8. The defect feedback and digital simulation closed-loop control system for the stamping process according to claim 1, characterized in that: The rolling update process is as follows: acquire actual quality inspection data and compare it with the corresponding simulation prediction results, calculate multi-dimensional prediction errors, use online gradient descent algorithm to fine-tune the parameters of online material parameter library and forming digital simulation model, the update range is constrained by the magnitude of prediction error and confidence level, and at the same time maintain a rolling data window to continuously optimize model parameters based on historical data.

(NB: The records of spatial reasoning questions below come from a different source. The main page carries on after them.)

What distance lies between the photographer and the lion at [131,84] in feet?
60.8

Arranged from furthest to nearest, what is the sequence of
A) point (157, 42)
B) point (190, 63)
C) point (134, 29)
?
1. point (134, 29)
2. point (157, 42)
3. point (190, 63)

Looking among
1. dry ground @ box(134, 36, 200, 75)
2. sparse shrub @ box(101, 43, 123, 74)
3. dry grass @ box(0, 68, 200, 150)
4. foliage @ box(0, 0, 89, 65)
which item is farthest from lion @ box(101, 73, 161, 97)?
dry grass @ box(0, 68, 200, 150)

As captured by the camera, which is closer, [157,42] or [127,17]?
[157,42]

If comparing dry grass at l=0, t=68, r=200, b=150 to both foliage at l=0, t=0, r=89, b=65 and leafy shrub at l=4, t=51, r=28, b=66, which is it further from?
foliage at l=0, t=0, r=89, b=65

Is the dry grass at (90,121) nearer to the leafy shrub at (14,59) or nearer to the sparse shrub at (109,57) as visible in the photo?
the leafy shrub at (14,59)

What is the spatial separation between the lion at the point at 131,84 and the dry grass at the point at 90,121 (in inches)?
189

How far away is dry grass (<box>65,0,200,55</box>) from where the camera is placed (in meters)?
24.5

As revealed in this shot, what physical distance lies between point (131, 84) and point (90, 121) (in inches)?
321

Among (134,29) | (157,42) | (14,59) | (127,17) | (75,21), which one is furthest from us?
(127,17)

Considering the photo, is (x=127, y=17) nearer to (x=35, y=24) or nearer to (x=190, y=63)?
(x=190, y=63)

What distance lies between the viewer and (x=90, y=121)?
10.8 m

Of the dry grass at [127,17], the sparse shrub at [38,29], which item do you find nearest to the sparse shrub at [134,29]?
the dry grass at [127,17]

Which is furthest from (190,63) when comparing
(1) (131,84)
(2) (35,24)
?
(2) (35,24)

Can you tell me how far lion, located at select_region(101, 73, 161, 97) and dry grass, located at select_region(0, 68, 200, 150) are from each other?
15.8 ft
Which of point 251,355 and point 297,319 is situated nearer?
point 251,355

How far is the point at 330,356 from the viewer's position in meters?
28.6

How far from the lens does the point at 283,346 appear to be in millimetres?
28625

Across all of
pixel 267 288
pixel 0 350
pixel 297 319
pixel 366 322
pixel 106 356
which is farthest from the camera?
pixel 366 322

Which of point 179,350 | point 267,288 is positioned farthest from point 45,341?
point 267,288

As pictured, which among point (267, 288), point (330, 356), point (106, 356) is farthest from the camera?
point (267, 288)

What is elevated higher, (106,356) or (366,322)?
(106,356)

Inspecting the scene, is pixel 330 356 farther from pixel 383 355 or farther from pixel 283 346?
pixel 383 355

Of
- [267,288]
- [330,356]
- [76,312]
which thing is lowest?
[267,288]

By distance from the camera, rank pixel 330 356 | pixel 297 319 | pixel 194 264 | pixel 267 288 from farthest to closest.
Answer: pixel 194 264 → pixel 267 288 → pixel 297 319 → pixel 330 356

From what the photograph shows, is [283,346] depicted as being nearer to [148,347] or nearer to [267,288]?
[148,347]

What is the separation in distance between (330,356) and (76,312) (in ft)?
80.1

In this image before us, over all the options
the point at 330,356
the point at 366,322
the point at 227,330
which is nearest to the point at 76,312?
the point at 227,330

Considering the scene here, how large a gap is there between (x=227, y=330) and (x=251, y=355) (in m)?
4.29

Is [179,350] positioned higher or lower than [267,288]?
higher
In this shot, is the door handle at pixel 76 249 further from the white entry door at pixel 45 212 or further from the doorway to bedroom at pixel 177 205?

9. A defect feedback and digital simulation closed-loop control method for the stamping process, used to implement the defect feedback and digital simulation closed-loop control system for the stamping process as described in any one of claims 1-8, characterized in that, include: S1: At the beginning of each stamping cycle, multi-source operating data is collected synchronously, and fusion processing and feature encoding are performed to generate working condition codes and corresponding working condition feature packages. S2: Receive the working condition feature package, dynamically call the matching material parameter set, inject the initial disturbance conditions into the forming digital simulation model, perform simulation calculations in parallel with the physical stamping process, and output simulation prediction results that characterize the trend of stamping defect occurrence. S3: Receive the simulation prediction results and obtain the measured data, calculate the simulation prediction confidence through consistency analysis, and generate process parameter adjustment decisions based on defect risk distribution information and simulation prediction confidence. S4: Based on the process parameter adjustment decision, update the parameters of the stamping equipment so that the adjusted process parameters are applied to the next stamping cycle; S5: Obtain actual quality inspection data, compare and analyze it with the corresponding simulation prediction results, and update the online material parameter library and forming digital simulation model parameters on a rolling basis according to the prediction error to form a closed-loop control system.